Now, the developer of Robolinux is going after another problem and he says that he fixed the privacy issue and that people shouldn't be afraid of NSA any longer. These are big words and his statements can be judged by users.
“Announcing Global Private Internet Access For All of Your Internet Devices! Protect Your Privacy & Say Goodbye to the NSA! Also Stops ISP Torrent Throttling! Now you can protect Your PC, laptop, Phone, Tablet, TV & Gaming console too! In fact anything you own that is connected to the internet can now be protected with just one VPN Account!” These are just a few of his claims.
According to the changelog, a Robolinux VPN has been added and it’s integrated to a Global Private Internet Access Provider (he doesn't say which one), the Lucky Backup application has been added, the 64-bit version has a new kernel from Debian upstream, and the Linux distribution now has its own updates repository, so users no longer need to uninstall and reinstall Robolinux when new versions come out.
The previous functionality of Robolinux, with the Stealth VM, has remained in place and users should be able to run Windows XP or Windows 7 inside the operating system.

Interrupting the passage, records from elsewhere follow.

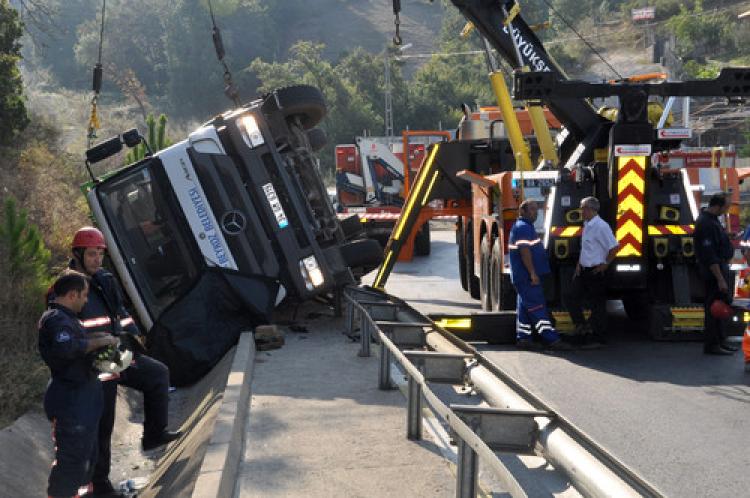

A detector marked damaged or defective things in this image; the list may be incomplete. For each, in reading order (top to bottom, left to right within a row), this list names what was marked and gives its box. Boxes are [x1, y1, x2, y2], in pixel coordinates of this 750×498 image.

overturned truck [83, 85, 382, 384]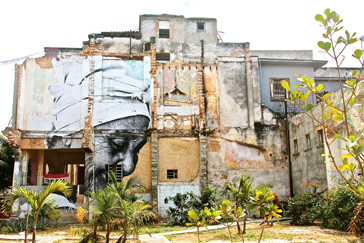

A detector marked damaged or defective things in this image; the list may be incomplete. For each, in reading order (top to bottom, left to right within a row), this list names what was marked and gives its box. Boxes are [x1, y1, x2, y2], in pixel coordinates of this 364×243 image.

broken window [270, 78, 290, 100]
broken window [106, 163, 123, 182]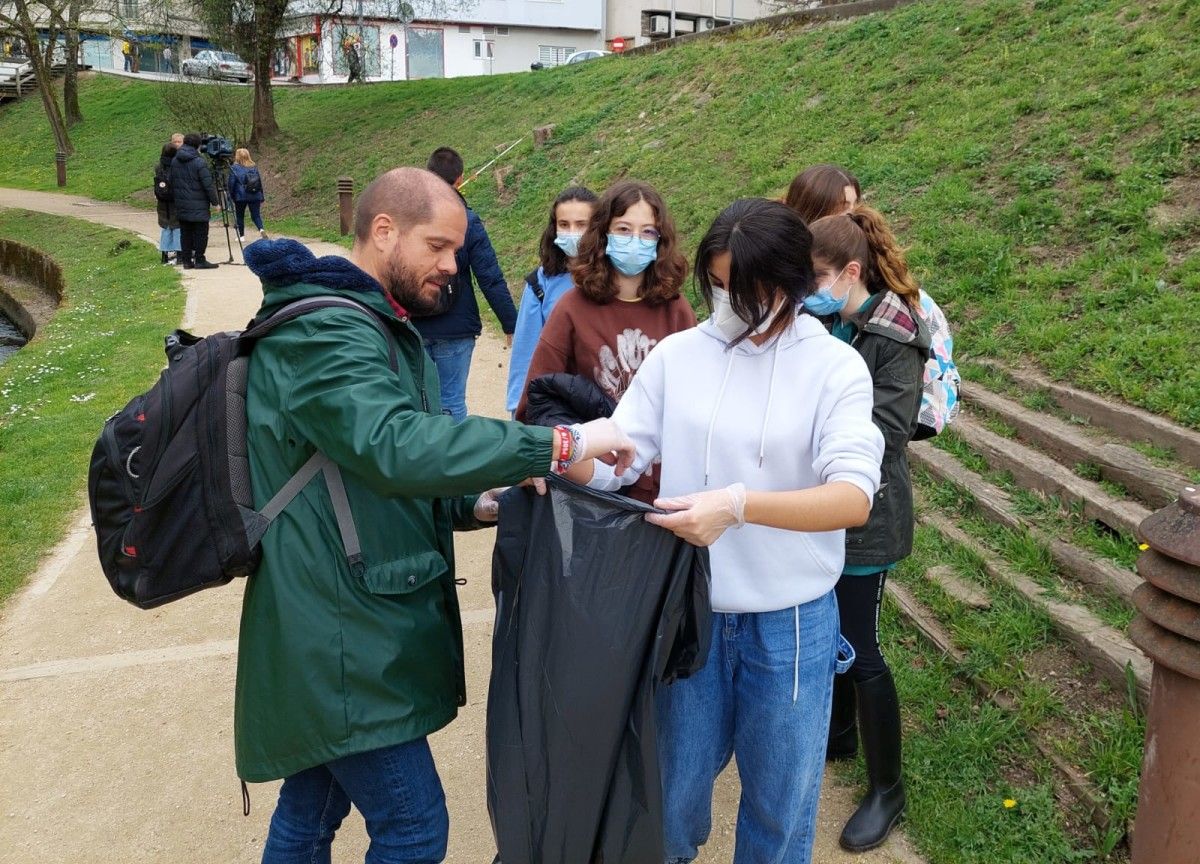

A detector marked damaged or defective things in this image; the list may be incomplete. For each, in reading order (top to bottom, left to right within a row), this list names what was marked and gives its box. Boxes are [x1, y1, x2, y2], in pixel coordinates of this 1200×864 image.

rusty metal post [336, 177, 352, 236]
rusty metal post [1128, 489, 1195, 859]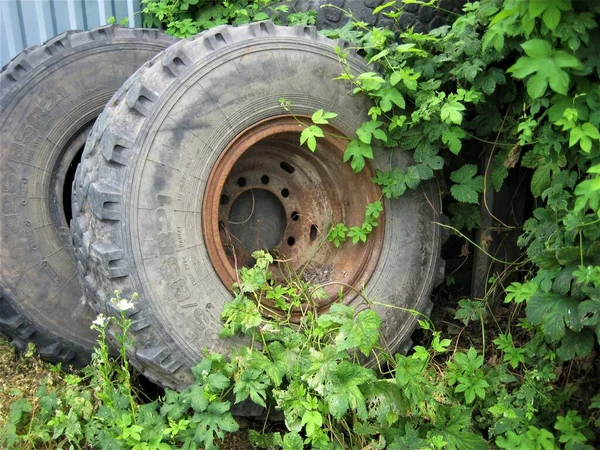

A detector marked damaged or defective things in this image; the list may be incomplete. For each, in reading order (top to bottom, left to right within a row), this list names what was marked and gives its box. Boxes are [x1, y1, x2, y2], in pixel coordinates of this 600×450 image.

rust on metal rim [203, 114, 384, 314]
rusty wheel rim [204, 115, 384, 312]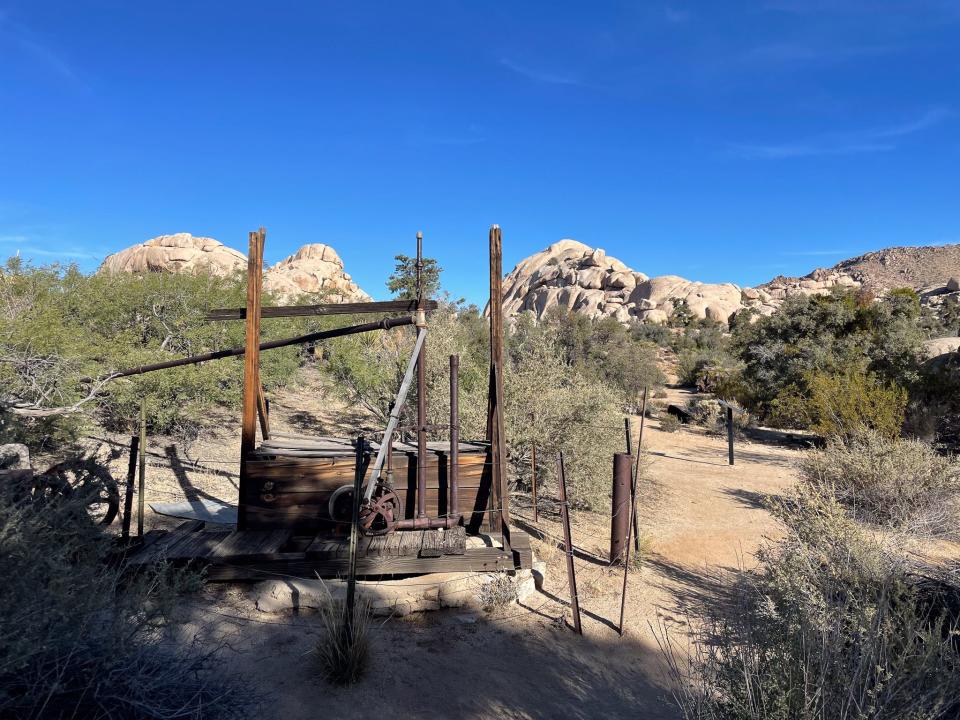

One of the reasons the developer of Robolinux chose this solution is that Microsoft decided to stop the support for Windows XP, which meant that users relying on applications running on that system could no longer employ them safely.
Wine is not considered an appropriate solution by the Robolinux devs, so a new piece of software has been integrated to help Windows users migrate more easily to a Linux system. Whether this is a successful Linux distro or not remains to be seen.